## Work to be completed
Please look for the string "Beauty" below and report every line in which it occurs.

- - - - - - -

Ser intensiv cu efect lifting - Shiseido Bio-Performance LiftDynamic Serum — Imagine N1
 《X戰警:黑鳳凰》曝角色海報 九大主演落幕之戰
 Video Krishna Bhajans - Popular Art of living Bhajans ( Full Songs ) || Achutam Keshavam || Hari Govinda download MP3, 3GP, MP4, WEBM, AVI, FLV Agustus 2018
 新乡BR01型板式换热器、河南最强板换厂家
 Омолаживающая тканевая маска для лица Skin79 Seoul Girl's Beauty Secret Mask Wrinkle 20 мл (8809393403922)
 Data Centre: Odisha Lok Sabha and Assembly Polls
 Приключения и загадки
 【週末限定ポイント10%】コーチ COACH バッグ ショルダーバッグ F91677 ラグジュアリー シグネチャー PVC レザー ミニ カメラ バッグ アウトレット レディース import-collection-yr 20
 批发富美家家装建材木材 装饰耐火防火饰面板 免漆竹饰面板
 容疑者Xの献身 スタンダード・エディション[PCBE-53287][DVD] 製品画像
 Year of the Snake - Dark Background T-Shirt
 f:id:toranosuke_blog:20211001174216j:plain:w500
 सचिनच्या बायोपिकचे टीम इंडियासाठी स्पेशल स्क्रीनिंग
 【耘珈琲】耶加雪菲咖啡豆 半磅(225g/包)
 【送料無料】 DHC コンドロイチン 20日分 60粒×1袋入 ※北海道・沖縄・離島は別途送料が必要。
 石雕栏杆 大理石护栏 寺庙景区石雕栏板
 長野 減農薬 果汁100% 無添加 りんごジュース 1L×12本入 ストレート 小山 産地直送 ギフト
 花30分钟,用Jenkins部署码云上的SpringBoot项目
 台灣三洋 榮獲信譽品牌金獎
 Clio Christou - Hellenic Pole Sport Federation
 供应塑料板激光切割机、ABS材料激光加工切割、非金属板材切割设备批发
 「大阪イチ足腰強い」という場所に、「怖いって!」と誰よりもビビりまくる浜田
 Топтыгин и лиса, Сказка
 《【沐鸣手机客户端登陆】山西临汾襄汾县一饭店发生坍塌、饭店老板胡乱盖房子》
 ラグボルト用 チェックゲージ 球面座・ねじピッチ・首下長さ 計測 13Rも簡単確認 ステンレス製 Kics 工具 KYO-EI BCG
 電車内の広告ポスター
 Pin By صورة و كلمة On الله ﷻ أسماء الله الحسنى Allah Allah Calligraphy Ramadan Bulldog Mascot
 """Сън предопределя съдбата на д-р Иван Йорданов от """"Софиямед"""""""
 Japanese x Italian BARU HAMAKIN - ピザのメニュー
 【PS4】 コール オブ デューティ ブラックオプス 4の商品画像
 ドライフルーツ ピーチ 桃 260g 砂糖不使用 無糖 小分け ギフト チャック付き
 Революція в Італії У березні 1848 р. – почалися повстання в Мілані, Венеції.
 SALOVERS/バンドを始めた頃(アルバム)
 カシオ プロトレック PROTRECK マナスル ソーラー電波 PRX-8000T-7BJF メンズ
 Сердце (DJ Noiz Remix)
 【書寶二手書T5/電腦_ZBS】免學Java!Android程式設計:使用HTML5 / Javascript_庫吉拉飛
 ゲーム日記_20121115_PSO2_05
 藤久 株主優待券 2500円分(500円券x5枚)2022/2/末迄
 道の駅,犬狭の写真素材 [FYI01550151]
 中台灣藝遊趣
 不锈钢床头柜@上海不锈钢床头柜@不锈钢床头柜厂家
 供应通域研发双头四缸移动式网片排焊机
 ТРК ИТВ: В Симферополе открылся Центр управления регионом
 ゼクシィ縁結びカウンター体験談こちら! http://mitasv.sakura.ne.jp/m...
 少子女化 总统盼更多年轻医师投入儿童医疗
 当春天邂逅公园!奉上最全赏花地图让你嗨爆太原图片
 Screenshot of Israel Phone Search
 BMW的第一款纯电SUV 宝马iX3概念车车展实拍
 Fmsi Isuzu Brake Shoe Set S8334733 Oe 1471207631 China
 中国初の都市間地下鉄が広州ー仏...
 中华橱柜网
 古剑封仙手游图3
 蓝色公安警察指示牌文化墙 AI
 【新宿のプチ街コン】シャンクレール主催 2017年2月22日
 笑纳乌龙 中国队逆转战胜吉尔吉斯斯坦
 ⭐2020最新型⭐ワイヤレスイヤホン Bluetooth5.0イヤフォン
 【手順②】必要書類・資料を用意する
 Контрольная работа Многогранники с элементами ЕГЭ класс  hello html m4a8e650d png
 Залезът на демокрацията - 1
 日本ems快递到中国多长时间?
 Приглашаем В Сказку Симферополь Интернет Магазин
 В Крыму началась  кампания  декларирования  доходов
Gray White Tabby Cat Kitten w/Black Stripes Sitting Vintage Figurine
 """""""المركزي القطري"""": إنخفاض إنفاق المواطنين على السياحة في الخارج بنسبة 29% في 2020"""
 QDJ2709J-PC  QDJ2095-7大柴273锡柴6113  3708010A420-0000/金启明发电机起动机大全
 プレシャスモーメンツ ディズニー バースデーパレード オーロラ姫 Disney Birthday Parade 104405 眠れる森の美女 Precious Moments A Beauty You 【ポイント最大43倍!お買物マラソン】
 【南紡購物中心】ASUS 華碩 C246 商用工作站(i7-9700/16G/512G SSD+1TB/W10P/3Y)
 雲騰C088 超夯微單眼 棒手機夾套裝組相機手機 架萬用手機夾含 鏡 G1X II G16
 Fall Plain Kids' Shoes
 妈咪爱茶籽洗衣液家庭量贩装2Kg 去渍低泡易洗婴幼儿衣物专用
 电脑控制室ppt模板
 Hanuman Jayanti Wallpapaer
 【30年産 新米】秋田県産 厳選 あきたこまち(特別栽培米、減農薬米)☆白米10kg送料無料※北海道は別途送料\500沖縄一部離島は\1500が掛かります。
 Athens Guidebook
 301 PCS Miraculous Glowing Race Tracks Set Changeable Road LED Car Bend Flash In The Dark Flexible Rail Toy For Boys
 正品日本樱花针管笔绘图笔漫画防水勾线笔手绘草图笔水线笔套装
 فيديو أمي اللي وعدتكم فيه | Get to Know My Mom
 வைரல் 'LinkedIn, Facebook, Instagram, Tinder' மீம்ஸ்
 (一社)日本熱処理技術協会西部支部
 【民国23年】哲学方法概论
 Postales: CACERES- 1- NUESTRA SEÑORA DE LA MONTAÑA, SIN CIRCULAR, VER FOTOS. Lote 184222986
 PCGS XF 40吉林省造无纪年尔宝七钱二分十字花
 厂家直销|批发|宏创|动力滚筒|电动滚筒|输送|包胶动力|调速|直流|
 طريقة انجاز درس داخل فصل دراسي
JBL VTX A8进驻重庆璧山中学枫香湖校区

- - - - - - -

## Reply to the task
 Омолаживающая тканевая маска для лица Skin79 Seoul Girl's Beauty Secret Mask Wrinkle 20 мл (8809393403922)
 プレシャスモーメンツ ディズニー バースデーパレード オーロラ姫 Disney Birthday Parade 104405 眠れる森の美女 Precious Moments A Beauty You 【ポイント最大43倍!お買物マラソン】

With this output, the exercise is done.